Утер подозвал Лейту, и вместе они удалились в укромный овражек под кряжистым дубом.

Он быстро рассказал ей о нападении, которое возглавит, объяснив, как раньше Северину, почему это должен сделать он?

— Я пойду с тобой, — сказала она.

— Я не хочу, чтобы ты подвергалась лишней опасности.

— Ты, кажется, забыл, что и я училась у Кулейна лак Ферага. Мечом я владею не хуже любого из них и, наверное, лучше большинства.

— Я погибну, если тебя сразят.

— Вспомни, Утер, тот день, когда мы встретились. Кто сразил первого из убийц? Я! Мне трудно — ведь я согласна, что обязана тебе повиноваться как твоя жена. Но прошу, позволь мне жить так, как меня научили.

Он взял ее за руку и привлек к себе.

— Ты свободна, Лейта. Я никогда не потребую от тебя покорности, не стану обходиться с тобой, как со служанкой или рабыней. И я буду горд, если ты войдешь в эти ворота рядом со мной.

Напряжение в ней исчезло.

— Вот теперь я могу по-настоящему любить тебя, — сказала она, — потому что теперь знаю, что ты мужчина. Не Кулейн. Не его тень. Но мужчина по собственному праву.

Он улыбнулся по-мальчишески.

— Утром, умываясь в ручье, я увидел, как на меня из воды смотрит это детское лицо. Я ведь даже еще ни разу не брился. И я подумал, как посмеялся бы Мэдлин: его слабосильный питомец ведет войско! Но я делаю все, что в моих силах.

— Ну а я, — призналась она, — увидела днем дерево, которое словно уходило вершиной в облака. И мне захотелось забраться на него, спрятаться среди верхних ветвей. Когда-то я играла в то, что у меня в облаках есть замок, в облаках, где меня никто не сумеет найти. Нет ничего постыдного в том, чтобы быть юным, Туро.

Он рассмеялся.

— Я думал, что оставил это имя в прошлом, но мне нравится слышать его из твоих уст.

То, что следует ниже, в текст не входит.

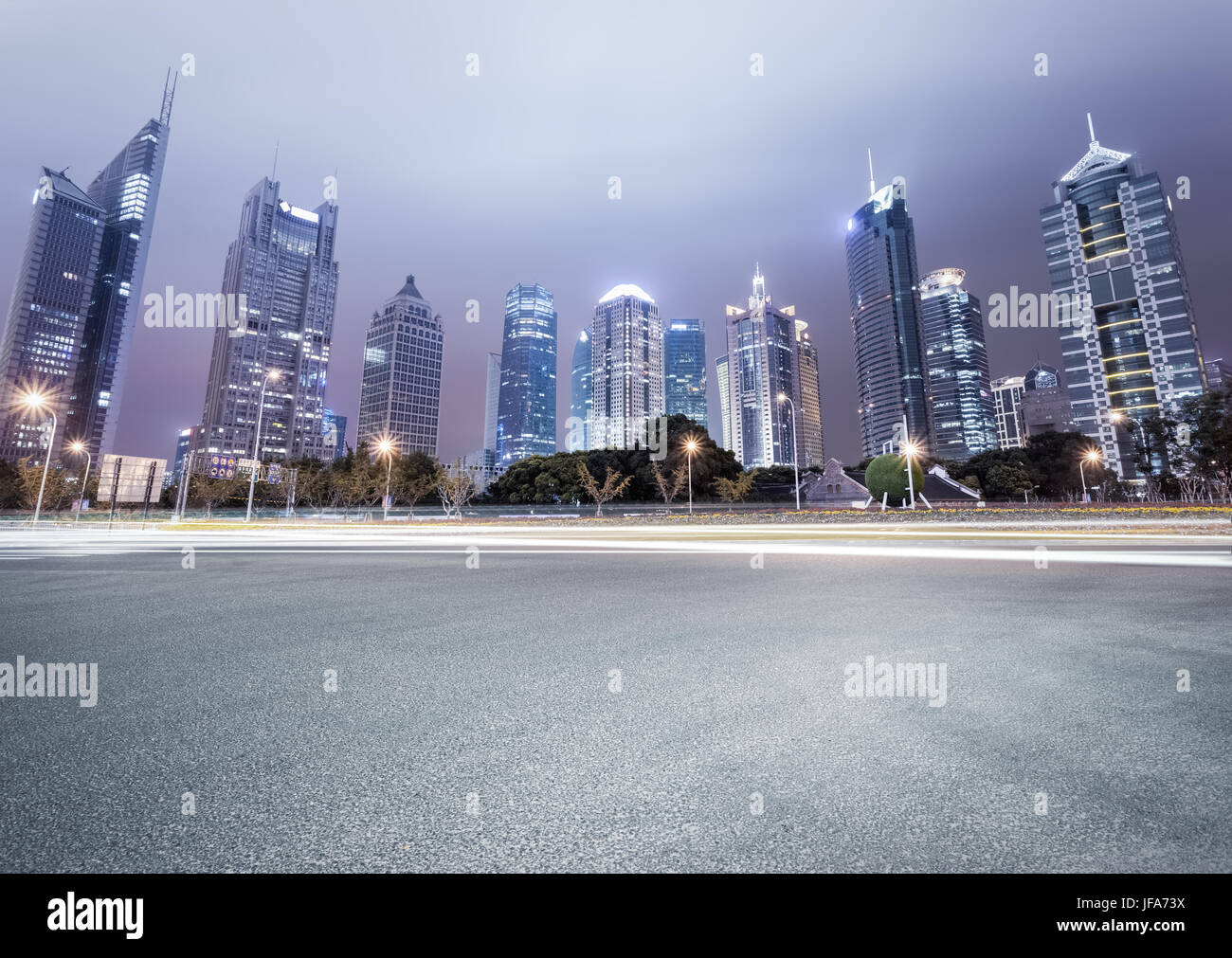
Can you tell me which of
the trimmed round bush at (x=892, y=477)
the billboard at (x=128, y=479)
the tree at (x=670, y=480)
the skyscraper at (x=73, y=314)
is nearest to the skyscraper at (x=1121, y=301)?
the trimmed round bush at (x=892, y=477)

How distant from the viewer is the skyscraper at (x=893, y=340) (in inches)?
7170

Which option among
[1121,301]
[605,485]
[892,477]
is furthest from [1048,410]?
[605,485]

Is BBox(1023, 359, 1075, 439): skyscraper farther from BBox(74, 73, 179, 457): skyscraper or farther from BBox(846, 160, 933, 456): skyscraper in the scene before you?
BBox(74, 73, 179, 457): skyscraper

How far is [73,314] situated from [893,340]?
830 ft

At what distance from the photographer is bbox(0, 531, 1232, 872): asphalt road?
1.90m

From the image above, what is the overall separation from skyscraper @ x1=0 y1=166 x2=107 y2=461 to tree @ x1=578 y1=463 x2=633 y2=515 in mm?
162465

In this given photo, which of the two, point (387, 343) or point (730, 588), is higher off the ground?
point (387, 343)

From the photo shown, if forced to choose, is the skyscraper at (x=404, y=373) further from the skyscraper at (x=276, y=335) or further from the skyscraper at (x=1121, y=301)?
the skyscraper at (x=1121, y=301)

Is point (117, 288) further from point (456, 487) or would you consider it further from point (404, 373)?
point (456, 487)

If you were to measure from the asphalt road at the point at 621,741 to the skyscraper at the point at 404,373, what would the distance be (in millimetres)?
178308

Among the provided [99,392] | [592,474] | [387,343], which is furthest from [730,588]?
[99,392]
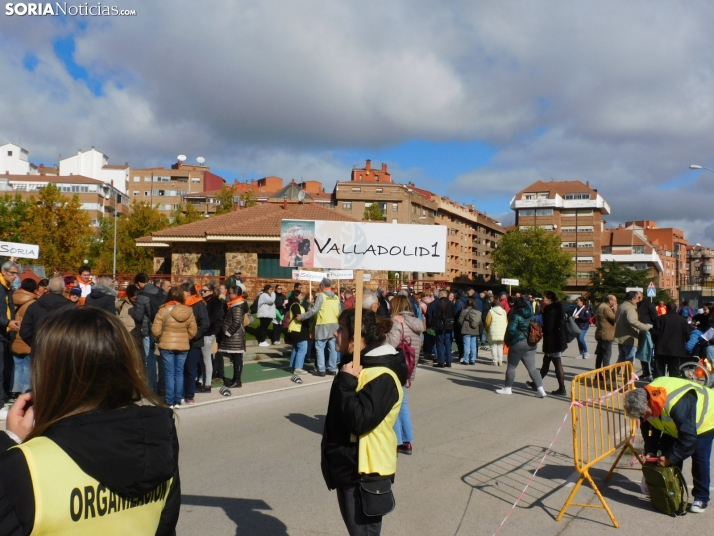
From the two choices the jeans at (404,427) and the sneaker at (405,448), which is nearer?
the jeans at (404,427)

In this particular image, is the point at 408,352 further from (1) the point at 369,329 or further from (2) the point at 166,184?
(2) the point at 166,184

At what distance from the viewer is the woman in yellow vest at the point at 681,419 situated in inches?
212

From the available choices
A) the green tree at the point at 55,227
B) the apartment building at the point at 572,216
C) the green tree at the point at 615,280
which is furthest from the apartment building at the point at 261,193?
the green tree at the point at 55,227

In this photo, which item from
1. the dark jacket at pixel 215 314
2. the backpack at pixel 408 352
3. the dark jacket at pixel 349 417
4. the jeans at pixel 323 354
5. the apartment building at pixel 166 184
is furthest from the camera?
the apartment building at pixel 166 184

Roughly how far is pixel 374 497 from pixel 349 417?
0.48 metres

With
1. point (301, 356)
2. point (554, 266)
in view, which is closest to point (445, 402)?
point (301, 356)

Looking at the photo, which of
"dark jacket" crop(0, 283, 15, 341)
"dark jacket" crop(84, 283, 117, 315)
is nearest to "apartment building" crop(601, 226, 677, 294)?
"dark jacket" crop(84, 283, 117, 315)

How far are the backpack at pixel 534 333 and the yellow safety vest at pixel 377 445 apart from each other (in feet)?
27.0

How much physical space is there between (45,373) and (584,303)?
21.9 metres

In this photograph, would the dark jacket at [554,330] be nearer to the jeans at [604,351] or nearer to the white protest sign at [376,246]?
the jeans at [604,351]

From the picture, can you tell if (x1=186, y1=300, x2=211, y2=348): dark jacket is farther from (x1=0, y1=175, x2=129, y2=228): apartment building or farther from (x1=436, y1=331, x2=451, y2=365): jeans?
(x1=0, y1=175, x2=129, y2=228): apartment building

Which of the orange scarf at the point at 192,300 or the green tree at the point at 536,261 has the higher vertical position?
the green tree at the point at 536,261

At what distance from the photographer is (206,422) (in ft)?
29.6

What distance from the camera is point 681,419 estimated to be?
5363 millimetres
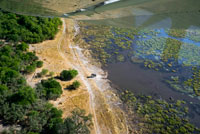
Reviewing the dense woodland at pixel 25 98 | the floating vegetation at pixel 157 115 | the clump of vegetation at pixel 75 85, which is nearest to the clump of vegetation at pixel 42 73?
the dense woodland at pixel 25 98

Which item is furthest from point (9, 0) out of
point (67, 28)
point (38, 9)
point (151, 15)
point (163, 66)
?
point (67, 28)

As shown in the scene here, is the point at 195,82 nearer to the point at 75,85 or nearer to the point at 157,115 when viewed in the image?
the point at 157,115

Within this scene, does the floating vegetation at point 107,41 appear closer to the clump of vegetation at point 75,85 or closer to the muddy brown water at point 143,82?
the muddy brown water at point 143,82

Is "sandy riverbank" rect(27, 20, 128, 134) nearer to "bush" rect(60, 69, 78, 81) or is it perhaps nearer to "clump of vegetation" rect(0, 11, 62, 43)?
"bush" rect(60, 69, 78, 81)

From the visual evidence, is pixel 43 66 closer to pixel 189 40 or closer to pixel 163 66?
pixel 163 66

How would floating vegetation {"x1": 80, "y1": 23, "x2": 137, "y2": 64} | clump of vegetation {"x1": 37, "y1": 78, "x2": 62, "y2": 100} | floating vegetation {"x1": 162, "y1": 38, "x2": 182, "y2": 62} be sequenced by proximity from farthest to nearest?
floating vegetation {"x1": 162, "y1": 38, "x2": 182, "y2": 62}
floating vegetation {"x1": 80, "y1": 23, "x2": 137, "y2": 64}
clump of vegetation {"x1": 37, "y1": 78, "x2": 62, "y2": 100}

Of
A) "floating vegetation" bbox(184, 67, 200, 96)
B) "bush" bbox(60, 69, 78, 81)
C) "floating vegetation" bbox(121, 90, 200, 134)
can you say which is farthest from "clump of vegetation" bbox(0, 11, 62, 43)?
"floating vegetation" bbox(184, 67, 200, 96)
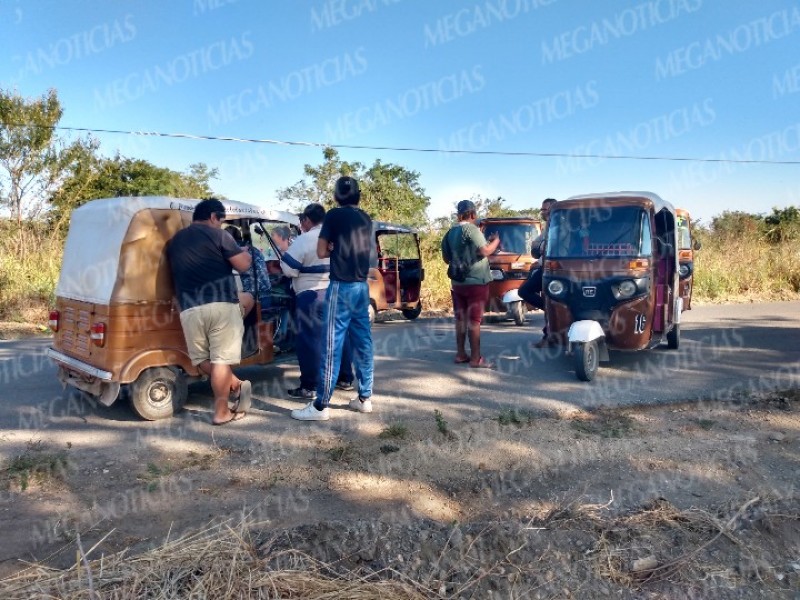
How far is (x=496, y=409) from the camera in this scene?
577 centimetres

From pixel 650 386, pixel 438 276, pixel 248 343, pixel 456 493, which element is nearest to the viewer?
pixel 456 493

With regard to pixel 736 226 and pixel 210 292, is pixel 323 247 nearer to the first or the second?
pixel 210 292

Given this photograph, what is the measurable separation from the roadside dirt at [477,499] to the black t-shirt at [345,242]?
1.32 meters

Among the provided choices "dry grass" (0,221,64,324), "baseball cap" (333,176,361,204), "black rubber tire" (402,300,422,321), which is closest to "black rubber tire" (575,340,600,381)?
"baseball cap" (333,176,361,204)

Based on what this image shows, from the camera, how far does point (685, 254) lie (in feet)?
36.7

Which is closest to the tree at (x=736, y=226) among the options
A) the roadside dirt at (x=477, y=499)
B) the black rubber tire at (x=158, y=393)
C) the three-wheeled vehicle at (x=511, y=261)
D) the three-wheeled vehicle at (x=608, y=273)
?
the three-wheeled vehicle at (x=511, y=261)

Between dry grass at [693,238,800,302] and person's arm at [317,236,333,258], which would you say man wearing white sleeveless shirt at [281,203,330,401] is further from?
dry grass at [693,238,800,302]

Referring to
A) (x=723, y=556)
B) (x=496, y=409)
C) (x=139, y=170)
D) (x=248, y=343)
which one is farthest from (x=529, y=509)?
(x=139, y=170)

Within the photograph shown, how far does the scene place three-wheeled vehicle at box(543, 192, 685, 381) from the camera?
686 centimetres

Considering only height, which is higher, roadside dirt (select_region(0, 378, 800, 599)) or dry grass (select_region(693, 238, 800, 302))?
dry grass (select_region(693, 238, 800, 302))

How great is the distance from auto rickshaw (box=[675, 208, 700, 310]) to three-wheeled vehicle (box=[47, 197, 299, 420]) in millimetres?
7934

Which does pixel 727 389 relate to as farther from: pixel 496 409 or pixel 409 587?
pixel 409 587

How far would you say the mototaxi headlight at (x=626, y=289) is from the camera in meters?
6.84

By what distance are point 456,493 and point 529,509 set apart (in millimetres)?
495
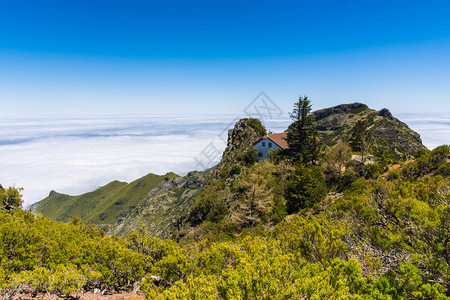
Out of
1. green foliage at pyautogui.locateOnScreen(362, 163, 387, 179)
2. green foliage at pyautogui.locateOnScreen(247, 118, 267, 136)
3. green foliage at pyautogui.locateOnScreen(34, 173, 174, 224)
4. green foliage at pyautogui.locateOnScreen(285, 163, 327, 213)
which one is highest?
green foliage at pyautogui.locateOnScreen(247, 118, 267, 136)

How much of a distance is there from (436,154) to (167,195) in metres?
131

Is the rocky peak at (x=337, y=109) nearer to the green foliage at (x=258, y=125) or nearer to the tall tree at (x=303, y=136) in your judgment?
the green foliage at (x=258, y=125)

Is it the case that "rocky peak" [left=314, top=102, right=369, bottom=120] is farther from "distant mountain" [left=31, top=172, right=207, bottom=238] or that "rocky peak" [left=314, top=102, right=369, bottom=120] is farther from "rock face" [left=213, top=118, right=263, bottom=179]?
"distant mountain" [left=31, top=172, right=207, bottom=238]

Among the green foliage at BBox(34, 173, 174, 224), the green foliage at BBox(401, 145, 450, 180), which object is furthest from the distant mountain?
the green foliage at BBox(401, 145, 450, 180)

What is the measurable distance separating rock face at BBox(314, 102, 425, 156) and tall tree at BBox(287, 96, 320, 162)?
1616 centimetres

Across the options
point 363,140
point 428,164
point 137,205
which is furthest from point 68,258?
point 137,205

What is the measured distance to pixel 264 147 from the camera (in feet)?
157

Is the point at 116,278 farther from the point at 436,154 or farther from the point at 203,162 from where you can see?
the point at 203,162

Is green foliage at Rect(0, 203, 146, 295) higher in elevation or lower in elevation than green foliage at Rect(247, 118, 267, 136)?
lower

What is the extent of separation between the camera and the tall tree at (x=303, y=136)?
119 feet

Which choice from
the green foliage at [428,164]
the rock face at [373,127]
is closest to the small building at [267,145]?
the rock face at [373,127]

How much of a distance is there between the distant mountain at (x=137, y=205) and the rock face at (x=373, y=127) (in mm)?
75458

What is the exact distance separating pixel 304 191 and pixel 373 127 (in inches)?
3714

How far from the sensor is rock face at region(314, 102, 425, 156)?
80775mm
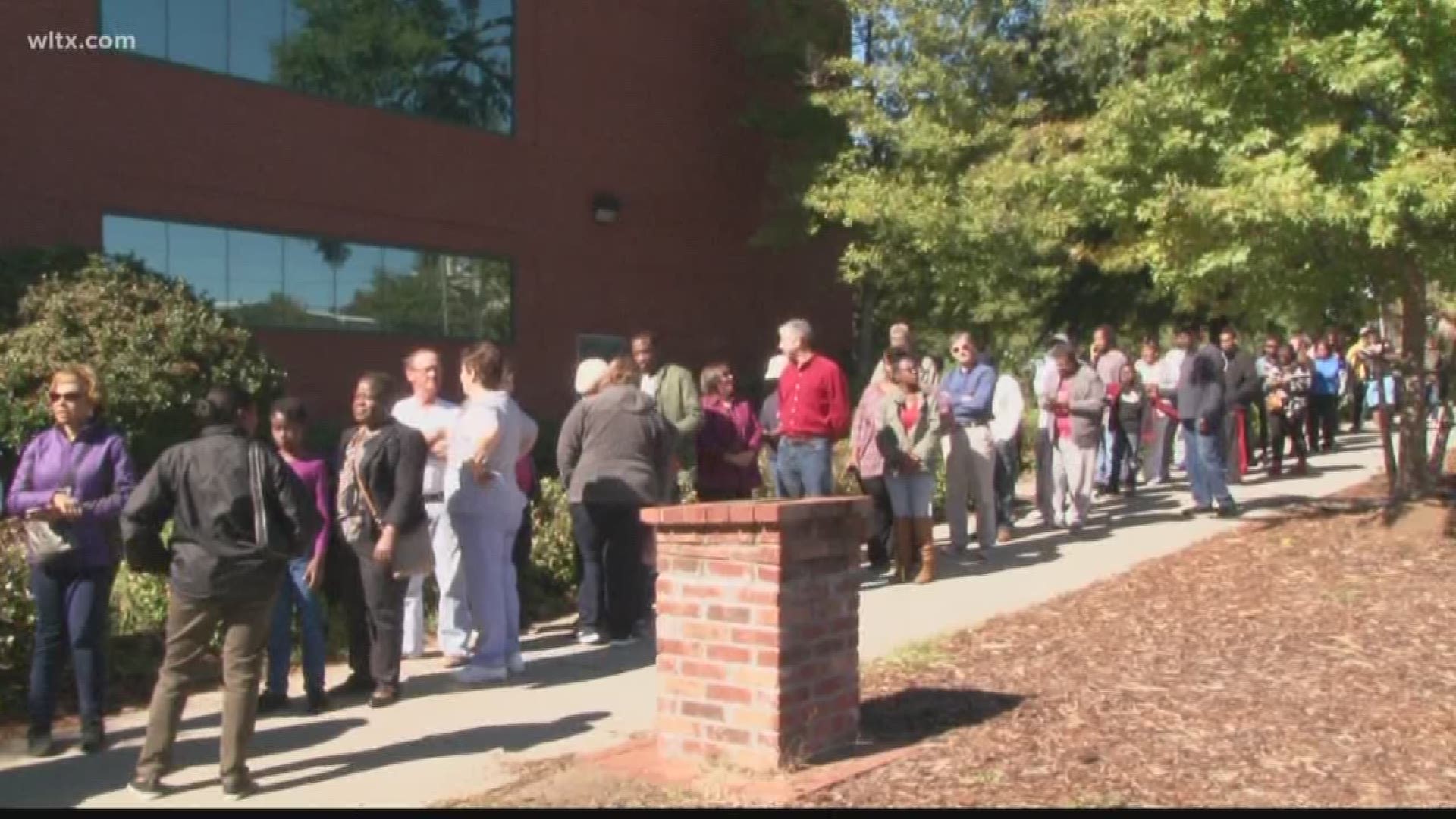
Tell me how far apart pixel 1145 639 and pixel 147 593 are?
18.1 feet

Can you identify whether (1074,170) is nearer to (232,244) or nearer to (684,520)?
(684,520)

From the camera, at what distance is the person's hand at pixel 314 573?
23.6ft

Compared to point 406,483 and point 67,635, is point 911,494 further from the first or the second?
point 67,635

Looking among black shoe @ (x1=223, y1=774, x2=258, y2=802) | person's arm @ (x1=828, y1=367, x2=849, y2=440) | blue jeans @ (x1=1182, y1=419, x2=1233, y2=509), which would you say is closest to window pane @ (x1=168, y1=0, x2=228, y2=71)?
person's arm @ (x1=828, y1=367, x2=849, y2=440)

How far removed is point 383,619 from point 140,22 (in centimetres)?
864

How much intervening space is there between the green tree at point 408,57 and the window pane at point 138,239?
2.23 metres

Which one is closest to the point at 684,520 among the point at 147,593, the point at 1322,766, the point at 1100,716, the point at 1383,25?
the point at 1100,716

И я вспоминаю Каледонские горы, когда я не умел разжечь огня.

Перед полуночью Северин подошел к овражку, громко топая, кашляя и старательно наступая на сухой валежник. Утер со смехом вылез из овражка к нему навстречу. Лейта последовала за ним.

— Я, кажется, слышу прославленный римский крадущийся шаг? — спросил принц.

— Уж очень темно, — ответил римлянин, ухмыляясь до ушей.

— Они готовы?

От ухмылки не осталось ни следа.

— Готовы. Я выступлю с зарей.

Утер протянул руку, и Северин пожал ее воинским пожатием — кисть к кисти.

— Я твой слуга на всю жизнь, — сказал римлянин.

— Осторожнее, Северин! Я поймаю тебя на слове.

— Смотри, не забудь!


Кулейн лак Фераг стоял перед вратами Серпентума, а над скалами свистели ветры острова Скитис. На нем был его черно-серебряный крылатый шлем и еще серебряные наплечники, но больше никаких доспехов он не надел. Грудь его прикрывала только рубаха из кожи лани, а на ногах у него были сандалии из мягкой кожи.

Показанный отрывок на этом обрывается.